Or consider Robin Cook's thriller Chromosome
6 . Molecular biologist Kevin Marshall works at a secret lab in Africa
(shades of Moreau) fiddling with the DNA of apes to render their organs
immunologically fit for transplanting into rich Americans. One day Marshall
notices smoke rising from the island on which the organ-harvested apes are
warehoused. Arriving to investigate, he finds them standing around a campfire,
chatting. It seems that he has inadvertently re-created the missing link.
So what
does Kevin do? Resign and register his ethical concerns with the NIH? Write up
his results for publication in Nature ? Order his broker to buy biotech?
In the end, his nostalgia for fuzzy critters results in an act of defiance
against his corporate boss: He throws biotech and science to the wind and helps
the man-apes flee into the wilderness.

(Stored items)
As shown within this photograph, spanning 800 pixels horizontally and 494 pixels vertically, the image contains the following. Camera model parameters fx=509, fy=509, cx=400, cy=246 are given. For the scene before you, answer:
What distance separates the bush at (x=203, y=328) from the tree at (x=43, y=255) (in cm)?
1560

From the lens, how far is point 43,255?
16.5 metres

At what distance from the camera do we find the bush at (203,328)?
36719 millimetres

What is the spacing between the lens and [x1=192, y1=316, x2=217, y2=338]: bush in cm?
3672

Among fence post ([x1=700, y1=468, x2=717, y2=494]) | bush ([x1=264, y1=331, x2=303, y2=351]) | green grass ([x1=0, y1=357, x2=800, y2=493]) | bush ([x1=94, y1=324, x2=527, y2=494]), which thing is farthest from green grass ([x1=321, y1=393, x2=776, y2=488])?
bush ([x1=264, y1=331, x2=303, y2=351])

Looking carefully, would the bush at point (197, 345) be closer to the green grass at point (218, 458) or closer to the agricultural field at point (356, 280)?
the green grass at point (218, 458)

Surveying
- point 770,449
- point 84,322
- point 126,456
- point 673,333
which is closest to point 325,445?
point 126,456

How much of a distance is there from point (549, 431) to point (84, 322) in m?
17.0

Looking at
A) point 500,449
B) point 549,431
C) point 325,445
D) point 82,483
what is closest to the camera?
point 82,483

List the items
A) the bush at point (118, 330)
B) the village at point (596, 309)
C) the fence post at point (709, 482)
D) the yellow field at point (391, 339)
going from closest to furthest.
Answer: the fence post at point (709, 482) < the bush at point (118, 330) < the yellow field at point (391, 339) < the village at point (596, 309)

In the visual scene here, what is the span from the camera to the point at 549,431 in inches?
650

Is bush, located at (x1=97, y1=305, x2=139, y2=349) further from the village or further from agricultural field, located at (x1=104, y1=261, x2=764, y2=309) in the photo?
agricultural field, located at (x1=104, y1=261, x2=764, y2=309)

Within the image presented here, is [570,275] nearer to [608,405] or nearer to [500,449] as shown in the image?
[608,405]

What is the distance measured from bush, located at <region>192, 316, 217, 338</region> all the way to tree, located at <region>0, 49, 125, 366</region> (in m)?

## [Assignment]
Edit the stretch of the Chromosome 6 passage from "Or consider Robin" through "the missing link.", changing "apes" to "chimpanzees" throughout.

## [Result below]
Or consider Robin Cook's thriller Chromosome
6 . Molecular biologist Kevin Marshall works at a secret lab in Africa
(shades of Moreau) fiddling with the DNA of chimpanzees to render their organs
immunologically fit for transplanting into rich Americans. One day Marshall
notices smoke rising from the island on which the organ-harvested chimpanzees are
warehoused. Arriving to investigate, he finds them standing around a campfire,
chatting. It seems that he has inadvertently re-created the missing link.